• **TASK TO COMPLETE**:
Continue the news report below about jobless daily-wage laborers in Khar, beginning right after its final sentence.

___ SOURCE EXTRACT ___

KHAR: There is a bunch of unemployed laborers sitting along a roadside in Khar, headquarters of Bajaur tribal district, waiting for a daily-wage job. Every time, someone passes by the laborers, they swiftly turn to them in the hope that they will be asked for work.

Among them is 42-year old Abdul Malik who hasn’t got any work for the last two days. Holding a spade in his right hand and a hoe in his left, he eyes every passerby as he expects to get some work and earn a livelihood for his family. Unluckily, he doesn’t find any offer on the third consecutive day.

Unlike the past, there are very few people coming to the road searching for any worker. The fewer people coming here are not spotting Abdul Malik. “I regularly come here and sometimes it seems it may not be in my destiny to get some work,” he says while talking to TNN.

Abdul Malik is the sole breadwinner of his family. If he doesn’t get work, his family has no other source to get food and likely face hunger. According to him, this is not the first time that he is not getting work. He remained without work for about five months during the lockdown triggered by the corona pandemic. During that recession period, he sold out what he had in his home including the cattle to feed his family comprising his wife, an elderly mother, and five children.

___ GIVEN DATA ___

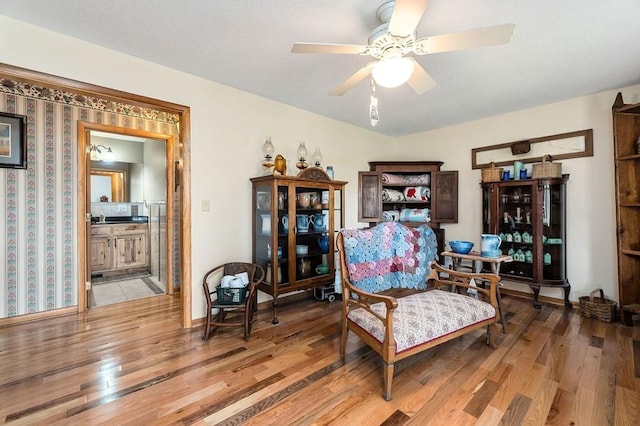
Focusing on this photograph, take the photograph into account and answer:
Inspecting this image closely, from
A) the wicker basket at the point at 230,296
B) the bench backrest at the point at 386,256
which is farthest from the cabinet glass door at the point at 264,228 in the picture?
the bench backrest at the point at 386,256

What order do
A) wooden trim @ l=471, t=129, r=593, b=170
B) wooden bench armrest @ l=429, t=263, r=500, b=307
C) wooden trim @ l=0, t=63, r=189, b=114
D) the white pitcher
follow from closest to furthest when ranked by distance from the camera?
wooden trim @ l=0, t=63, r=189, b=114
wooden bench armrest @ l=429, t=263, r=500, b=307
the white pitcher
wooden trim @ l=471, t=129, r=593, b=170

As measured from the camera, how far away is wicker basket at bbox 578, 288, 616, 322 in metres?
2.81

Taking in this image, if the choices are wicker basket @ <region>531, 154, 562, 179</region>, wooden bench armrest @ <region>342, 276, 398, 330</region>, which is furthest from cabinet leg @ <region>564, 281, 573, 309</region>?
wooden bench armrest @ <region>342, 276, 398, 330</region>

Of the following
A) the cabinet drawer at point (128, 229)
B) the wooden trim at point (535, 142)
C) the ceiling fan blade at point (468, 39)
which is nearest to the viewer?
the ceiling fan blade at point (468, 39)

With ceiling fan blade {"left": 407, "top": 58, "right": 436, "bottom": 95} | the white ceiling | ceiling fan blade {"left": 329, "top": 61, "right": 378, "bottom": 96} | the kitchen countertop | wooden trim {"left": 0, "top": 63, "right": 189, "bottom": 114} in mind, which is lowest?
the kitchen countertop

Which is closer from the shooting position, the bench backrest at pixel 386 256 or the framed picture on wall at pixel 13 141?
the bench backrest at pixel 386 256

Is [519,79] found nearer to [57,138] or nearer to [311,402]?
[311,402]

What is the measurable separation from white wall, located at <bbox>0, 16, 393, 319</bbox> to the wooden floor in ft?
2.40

___

• **RESPONSE AREA**:
He is apprehensive about the second wave of the coronavirus pandemic, saying “if another lockdown is imposed, thousands of daily-wage laborers like me will suffer and will not be able to earn a livelihood”.

In April last, the federal ministry of Planning estimated that about 18 million people in the country would lose livelihoods and the national economy will sustain about US$15 billion losses due to the shocks from the coronavirus outbreak.

On the other hand, the Pakistan Institute of Labor Education and Research (PILER) says in a report that about 75% of the country’s total 65 million laborers have been hit hard by the pandemic. Among the labor force, around 40% are in the agriculture sector while the rest are in other sectors.

The PILER further says that a majority of these laborers are not registered and they do not have any social security or legal protection. If these laborers face any problem, lose their job, or are forcefully laid off from work by the employers, they can neither approach a court of law nor can get help or relief from any other source.

Comparatively, the laborers from the merged districts of Khyber Pakhtunkhwa have been hit harder by the lockdown. They have hardly recovered from the repercussions of the militancy and the military operations in the tribal districts and were about to settle when the coronavirus pandemic loomed over them and put them in yet another trial.

Muhammad Shoaib, who had fled his hometown Orakzai and moved to Hungu due to the military operation, tells TNN that people like him have been hit harder by the pandemic. “As compared to other citizens, we are being faced with more problems. Since we had left our homes and are now living in rented homes, we can hardly manage our expenses such as the utility bills, school fees of the children, and rent of the house. I borrowed money from friends and relatives to meet my expenses during the first lockdown and if it happens again, it will severely hit us,” he remarks.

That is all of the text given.